I got stuck here.  I knew the obvious reason, which was her own
vulnerability.  I got to thinking on this for awhile.  It went from
what Erin wanted to say to how I would say it.  Immediately after I
wrote this part, I wasn't too happy with it, honestly.  It was
definitely shorter in length that Erin wanted to say, but something was
getting in the way of the translation, maybe like rain-fade you hear in
those Comcast commercials.  I remember feeling like I was losing the
story at this point, which could be the reason why the last sentence
seems short.  What would you have written?

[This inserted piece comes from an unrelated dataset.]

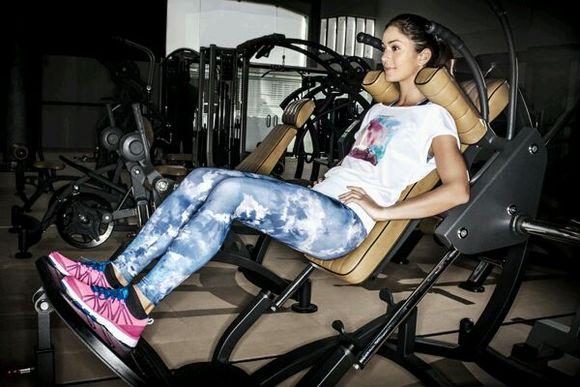 女性健身器械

> Here's an even better one.
> > 	Erin started behind Challenger, but was stopped by Roger.  "You
> > leave only after he has left the building.  He's only wearing
> > underpants and you're just a little girl!"  Like all slips of the
> > tongue, he caught his too late.

This was a real-life slip of the fingers.  I caught mine too late, but
it works just fine.  :)

> > 	She didn't wince, wasn't surprised.  It's what she got ever
> > since she'd taken her first Heroes Alliance Placement Test when she
> > was fourteen.  It's what she got when she had parents like Master
> > Lawyer and Atomic Lady; their rubbing elbows with some of the legends
> > of the Heroes Alliance through Law & Science, and the up-and-coming
> > kids like Possible Man.  She was in on the action, too; one parent was
> > always at some conference or another, and, wouldn't you know it!,
> > there'd be no babysitter to sit for little Erin or her siblings.
> > Great opportunities in Super-Hero-ing come through meetings like this,
> > both parents and crotchety legends would say.  All it got her was Roger
> > Rampage (and countless others before, and most certainly after) calling
> > her a little girl.  She was an adult, but to them, she'd always be
> > Matthew and Alexandra's Little Girl.
> This is god-damn perfect, Tim-- incisive, clear, and real.  What it
> lacks in concrete details it more than makes up for with sincerity,
> texture, and smooth grace: a pulse, a style.  It _moves_ and has
> _life_.

That's exactly what I was thinking of, life.  Perhaps a little of my
own, but the large part being Scenes In the Life of...  This was the
clearest scene in the life of Stop-Drop-and-Roll Lass.  The only thing
I'd change, is the word 'Super-Hero-ing'.  It looks and sounds mighty
strange.  I'd change it to 'Adventuring', it sounds more...

> And I really love how you bring that phrase, Little Girl, back in the
> end...
> > "Erin, when you talk to your father tonight, tell him I'm going to
> > need his services.  This could be the nastiest yet," Roger said, a
> > smile forming at the edges of his mouth.  He turned to view Cityland
> > below, and caught the reflection of a small fire burning in his
> > wastebasket.  If only she weren't Matt's Little Girl...

I added the last at the very end, while I was typing it up.  After I
initially wrote this, I knew there was a little left, a sentence, maybe
two at the most.  I left and returned to it several times, trying to
get that last sentence.  It came to me in a dream the day before it was
posted.  I had gold.  :)

> It's a damn good structural instinct, Tim-- you bring a phrase or joke
> or image back, and it ties it all together, it gives it some oomph! and
> a push forward-- forward and into the next issue, presumably.

Well... who knows what Stop-Drop-and-Roll Lass is thinking?

> And if I seem a bit heavy on criticism this time around, it's only
> because I'm President of the UTMFC (DC)-- because I think by this time
> next year, Tim'll be knocking my socks off with dynamite prose and
> gut-busting joke construction.

Yes, certainly.  I'm going to try to make the Vocabulary Challenge
Story with accompanying mini-series good, and the second mini-series I
think is good.  I'm going to do extra work on that one; #1 is complete,
but I think it needs some work on it.  It seemed unfinished.

> All of you, keep your eyes on this one-- because he's got something
> special, and he's getting better all the time.  This one piece of
> fiction-- only the start of a story, really-- is deeper and more
> resonant than BORING MAN SAVES CANADA--- and, for the most part, more
> comprehensible, too.  His word choices and sentences are getting
> better, his structure has improved, the gags more thoughtful and the
> ideas bigger.

Big Ideas, that's me.  :)

> You mark my words: Tim Munn is one to watch.